──────── Information ────────

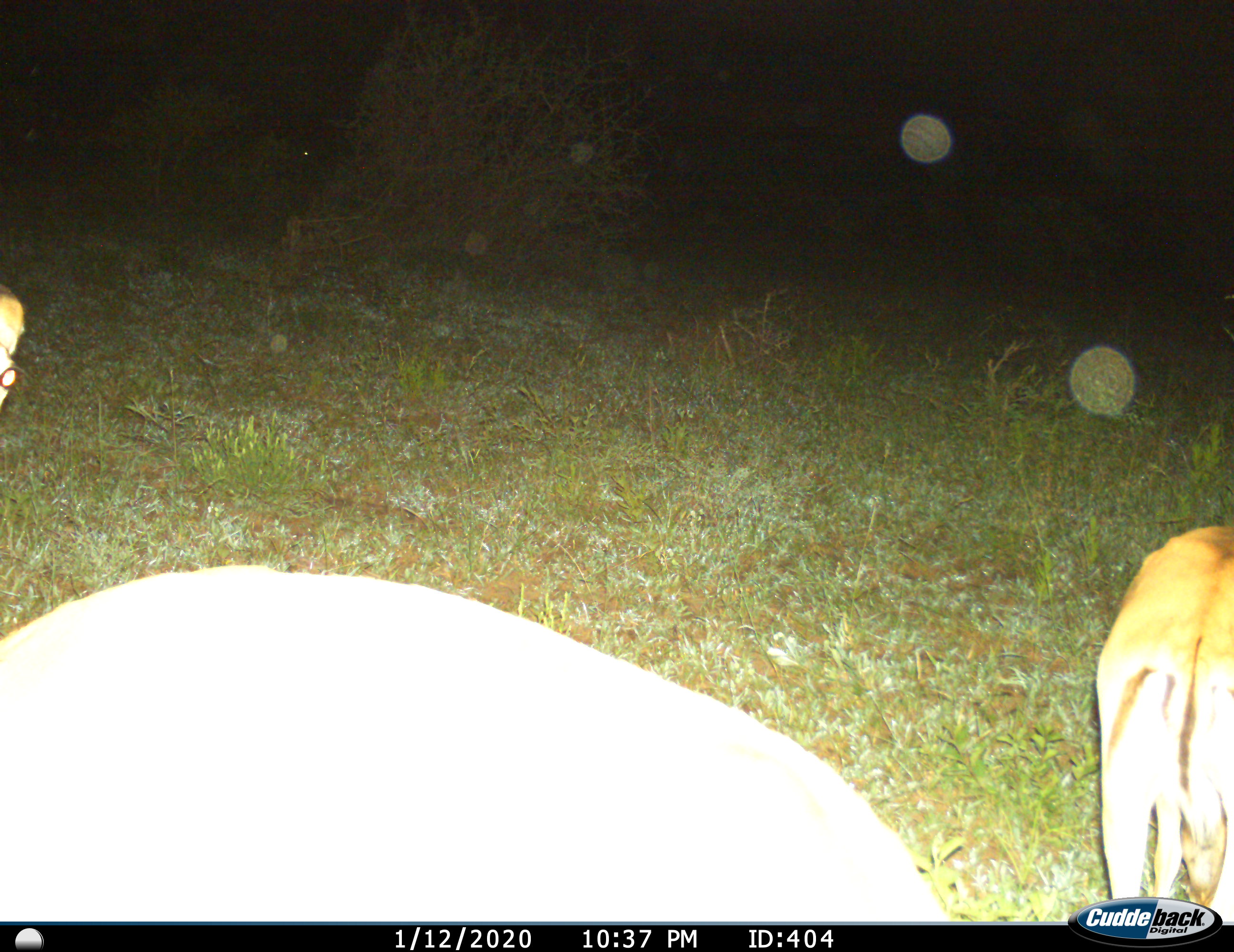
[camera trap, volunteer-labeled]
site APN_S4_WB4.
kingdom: Animalia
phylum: Chordata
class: Mammalia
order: Artiodactyla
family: Bovidae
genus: Aepyceros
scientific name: Aepyceros melampus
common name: impala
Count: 2.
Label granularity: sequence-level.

────────

What is expected =
Please repeat the lines above exactly, beginning with the line that contains "common name: impala" and ending with the final one.

Your solution =
common name: impala
Count: 2.
Label granularity: sequence-level.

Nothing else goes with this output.